# Aim
In the lines from the one containing "What amount of" through the end of the records, inclusive, replace "gray pillar" with "concrete pillar" and reproduce those lines with nothing else changed.

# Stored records
* START *
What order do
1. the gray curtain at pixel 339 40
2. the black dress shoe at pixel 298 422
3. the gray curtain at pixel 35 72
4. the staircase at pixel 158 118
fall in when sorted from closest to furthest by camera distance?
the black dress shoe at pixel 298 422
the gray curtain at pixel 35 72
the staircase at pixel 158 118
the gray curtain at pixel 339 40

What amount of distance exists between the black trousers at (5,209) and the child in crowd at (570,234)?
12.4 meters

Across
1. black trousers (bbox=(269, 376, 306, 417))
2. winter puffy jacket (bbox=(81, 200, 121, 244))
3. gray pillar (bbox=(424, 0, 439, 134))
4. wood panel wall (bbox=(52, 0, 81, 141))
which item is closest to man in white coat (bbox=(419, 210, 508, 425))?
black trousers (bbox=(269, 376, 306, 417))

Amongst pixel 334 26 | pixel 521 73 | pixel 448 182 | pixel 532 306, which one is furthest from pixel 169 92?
* END *
# Answer to this exercise
What amount of distance exists between the black trousers at (5,209) and the child in crowd at (570,234)?
12.4 meters

Across
1. black trousers (bbox=(269, 376, 306, 417))
2. winter puffy jacket (bbox=(81, 200, 121, 244))
3. concrete pillar (bbox=(424, 0, 439, 134))
4. wood panel wall (bbox=(52, 0, 81, 141))
which item is closest to man in white coat (bbox=(419, 210, 508, 425))?
black trousers (bbox=(269, 376, 306, 417))

Amongst pixel 334 26 | pixel 521 73 | pixel 448 182 | pixel 532 306, which one is furthest from pixel 169 92?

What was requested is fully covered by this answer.